Os aspectos éticos dessa facilidade em editar o genoma, contudo, permanecem em debate. Se agora ainda relutamos em introduzir um vírus atenuado em uma pessoa para corrigir um defeito genético, qual seria o efeito do uso do CRISPR a longo prazo, que realiza o mesmo efeito, apenas mais rapidamente? Os pessimistas apressam-se em predizer que seremos altamente irresponsáveis. Vamos afinal desenhar nossos bebês de acordo com o gosto estético? Vamos transformar um elefante em um mamute e montar um parque de diversões estilo Jurassic Park?
A dificuldade de tirar uma discussão altamente técnica de dentro do campo da biologia e trazer para o meio social é que a maioria das pessoas não tem informação para construir uma opinião sobre o assunto e fica à mercê dos extremos opostos, distópicos e utópicos, profetas do apocalipse e do nirvana. Na verdade, qualquer tecnologia pode ser usada para o bem ou o mal, para tornar a vida das pessoas melhor ou pior, seja ela nuclear, genética ou informática. Por isso, precisamos educar não apenas a população, mas os políticos que tomam decisões sobre esses assuntos diariamente, influenciando as nossas vidas e o futuro de nossos filhos e netos.

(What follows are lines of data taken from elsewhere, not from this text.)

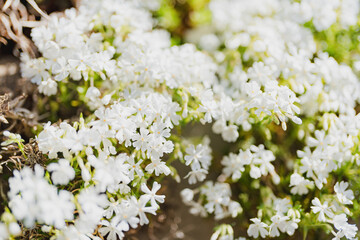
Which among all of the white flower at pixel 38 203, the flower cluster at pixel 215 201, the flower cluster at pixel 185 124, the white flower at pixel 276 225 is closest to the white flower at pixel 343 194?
the flower cluster at pixel 185 124

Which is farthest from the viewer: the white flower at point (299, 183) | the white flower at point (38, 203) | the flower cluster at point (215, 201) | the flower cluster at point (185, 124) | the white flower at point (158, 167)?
the flower cluster at point (215, 201)

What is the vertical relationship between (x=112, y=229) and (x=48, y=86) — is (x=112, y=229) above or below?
below

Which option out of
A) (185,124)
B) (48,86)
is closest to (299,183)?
(185,124)

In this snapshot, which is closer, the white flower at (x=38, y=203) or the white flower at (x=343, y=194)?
the white flower at (x=38, y=203)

Recentemente, uma pesquisa mostrou que 90% dos americanos acha importante que políticos entendam de ciência para tomar decisões informadas. Neste momento, em particular, fica difícil pensar em um cenário destes no Brasil, mas esse deve ser o caminho a buscar - conhecimento, ao invés de aceitação passiva ou rejeição desinformada de modificações definitivas que ocorram no tratamento e prevenção de doenças ou ainda na nossa alimentação.
Como nosso cérebro nos torna quem somos
Temas como a edição de embriões ou a guerra biológica sempre vêm à mente em situações como essa. O editorial da Nature desta semana fala que o debate precisa sair do laboratório e tem de ser do tipo que vemos em filmes - e que já ocorrem na realidade, como a conferência Dark Winter, em 2001. Será preciso que cientistas, governantes e especialistas em futuro de diferentes áreas reúnam-se para um exercício como em uma simulação ou jogo, tentando antecipar os desafios que possam ocorrer nos diferentes cenários possíveis, planejando estratégias de resposta a cada um. Se evoluem os problemas, precisam evoluir as soluções.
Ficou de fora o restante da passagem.